New York’s Host Community Benefit Program (HCBP) requires developers to pay into a fund on a dollar-per-MW basis, which is then used to credit ratepayers’ electricity bills. The researchers analyzed 30 projects totalling 5.5 GW and estimated the host community benefit per person to be $38 annually on average—likely too small an amount to notice on an electricity bill.
Future research
The students also highlighted topics that would be most impactful to examine in future research:
- Quantitative impact of development incentives. Future research could analyze how PILOT revenues compare to the property tax revenues they replace and examine how assumptions of inflation affect these tradeoffs. A deeper analysis of the impacts of a broader range of sales and use taxes, particularly on the distribution of taxes across different levels of government, would also be informative.

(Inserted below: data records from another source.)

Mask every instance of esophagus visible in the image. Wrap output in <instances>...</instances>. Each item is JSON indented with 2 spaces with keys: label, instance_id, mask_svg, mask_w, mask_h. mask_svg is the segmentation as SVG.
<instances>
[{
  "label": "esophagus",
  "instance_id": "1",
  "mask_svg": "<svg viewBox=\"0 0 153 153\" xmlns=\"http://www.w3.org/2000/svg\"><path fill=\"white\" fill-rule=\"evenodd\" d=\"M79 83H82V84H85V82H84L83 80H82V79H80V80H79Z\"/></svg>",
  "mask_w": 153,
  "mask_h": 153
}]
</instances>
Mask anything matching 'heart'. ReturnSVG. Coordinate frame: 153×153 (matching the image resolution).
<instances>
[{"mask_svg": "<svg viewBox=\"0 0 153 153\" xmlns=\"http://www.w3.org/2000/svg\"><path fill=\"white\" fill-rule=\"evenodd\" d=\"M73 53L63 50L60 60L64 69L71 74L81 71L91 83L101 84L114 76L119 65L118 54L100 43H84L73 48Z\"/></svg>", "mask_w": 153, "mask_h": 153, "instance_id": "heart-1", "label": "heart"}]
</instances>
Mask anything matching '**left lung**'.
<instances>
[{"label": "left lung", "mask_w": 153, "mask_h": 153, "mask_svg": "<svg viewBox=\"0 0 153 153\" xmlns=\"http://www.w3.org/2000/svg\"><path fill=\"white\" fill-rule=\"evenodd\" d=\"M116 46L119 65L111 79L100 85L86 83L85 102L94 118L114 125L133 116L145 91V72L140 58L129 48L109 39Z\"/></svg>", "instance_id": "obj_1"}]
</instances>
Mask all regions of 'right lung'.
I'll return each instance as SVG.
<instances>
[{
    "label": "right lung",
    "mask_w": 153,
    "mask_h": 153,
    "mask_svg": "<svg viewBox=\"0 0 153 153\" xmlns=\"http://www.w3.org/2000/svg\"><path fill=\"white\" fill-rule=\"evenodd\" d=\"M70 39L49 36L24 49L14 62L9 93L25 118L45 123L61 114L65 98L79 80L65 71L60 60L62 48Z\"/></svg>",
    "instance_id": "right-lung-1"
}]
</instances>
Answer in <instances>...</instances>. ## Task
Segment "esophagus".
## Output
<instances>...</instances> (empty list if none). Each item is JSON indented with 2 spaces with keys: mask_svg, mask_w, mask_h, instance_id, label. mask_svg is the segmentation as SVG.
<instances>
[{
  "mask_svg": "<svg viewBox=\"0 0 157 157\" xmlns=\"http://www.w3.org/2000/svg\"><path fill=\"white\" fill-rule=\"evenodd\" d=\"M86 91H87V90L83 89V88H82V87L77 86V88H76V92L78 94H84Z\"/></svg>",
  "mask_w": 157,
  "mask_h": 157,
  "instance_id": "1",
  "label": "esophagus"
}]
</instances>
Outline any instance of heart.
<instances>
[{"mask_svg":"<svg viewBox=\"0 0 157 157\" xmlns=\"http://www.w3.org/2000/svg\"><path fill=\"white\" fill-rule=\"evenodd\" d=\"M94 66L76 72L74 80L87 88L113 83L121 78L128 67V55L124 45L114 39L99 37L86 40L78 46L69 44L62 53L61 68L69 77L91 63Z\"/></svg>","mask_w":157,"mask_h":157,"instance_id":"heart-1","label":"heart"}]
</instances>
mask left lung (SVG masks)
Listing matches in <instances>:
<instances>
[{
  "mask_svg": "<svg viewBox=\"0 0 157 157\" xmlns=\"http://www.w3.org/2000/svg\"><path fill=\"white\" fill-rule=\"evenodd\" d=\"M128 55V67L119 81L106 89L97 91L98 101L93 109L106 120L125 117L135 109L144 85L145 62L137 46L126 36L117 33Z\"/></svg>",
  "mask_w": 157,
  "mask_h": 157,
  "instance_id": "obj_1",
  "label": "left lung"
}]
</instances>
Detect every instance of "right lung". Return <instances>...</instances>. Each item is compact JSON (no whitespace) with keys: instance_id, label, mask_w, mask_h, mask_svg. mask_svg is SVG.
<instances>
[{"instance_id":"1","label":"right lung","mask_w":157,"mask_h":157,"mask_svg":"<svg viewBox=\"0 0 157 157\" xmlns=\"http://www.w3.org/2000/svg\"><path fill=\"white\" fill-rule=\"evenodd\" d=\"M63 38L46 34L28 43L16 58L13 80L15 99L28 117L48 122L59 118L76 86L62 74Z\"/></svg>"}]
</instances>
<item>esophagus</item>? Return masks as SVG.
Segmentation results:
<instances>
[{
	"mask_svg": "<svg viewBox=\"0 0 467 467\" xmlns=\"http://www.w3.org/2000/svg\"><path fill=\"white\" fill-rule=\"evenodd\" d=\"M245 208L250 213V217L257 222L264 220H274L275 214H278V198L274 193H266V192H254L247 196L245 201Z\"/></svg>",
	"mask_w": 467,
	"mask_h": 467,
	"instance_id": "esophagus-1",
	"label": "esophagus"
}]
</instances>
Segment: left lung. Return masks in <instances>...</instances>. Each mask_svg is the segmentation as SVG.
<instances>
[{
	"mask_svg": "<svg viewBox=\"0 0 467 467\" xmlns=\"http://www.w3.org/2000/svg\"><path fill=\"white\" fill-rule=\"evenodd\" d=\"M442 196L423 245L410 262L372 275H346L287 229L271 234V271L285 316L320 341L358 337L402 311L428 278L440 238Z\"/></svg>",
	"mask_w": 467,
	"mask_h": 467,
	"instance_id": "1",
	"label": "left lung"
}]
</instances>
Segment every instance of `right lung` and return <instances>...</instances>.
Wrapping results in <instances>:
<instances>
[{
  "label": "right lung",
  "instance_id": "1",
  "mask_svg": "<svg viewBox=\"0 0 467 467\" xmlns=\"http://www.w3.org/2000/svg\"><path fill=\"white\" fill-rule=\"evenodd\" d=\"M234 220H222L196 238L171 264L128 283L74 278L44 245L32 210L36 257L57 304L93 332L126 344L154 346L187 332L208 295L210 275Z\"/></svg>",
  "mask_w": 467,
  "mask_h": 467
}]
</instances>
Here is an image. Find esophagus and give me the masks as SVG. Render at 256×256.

- Public acceptance. It is challenging to discern the extent to which benefit mechanisms improve public perception for projects among the local community. Insufficient data on this topic limited the researchers’ ability to extrapolate clear findings.
- Land ownership. Management and ownership of land between local, state, and federal governments complicates the collection and distribution of tax and leasing revenues. Further research is needed to unpack these dynamics.
- Long-term study. It’s difficult to analyze the impact of recently passed reforms. The researchers suggested tracking the impact of the economic benefit mechanisms created or changed by recent legislative reforms over a longer timespan.
- Additional states. The methodologies used to assess economic benefits could be extended to all 50 states.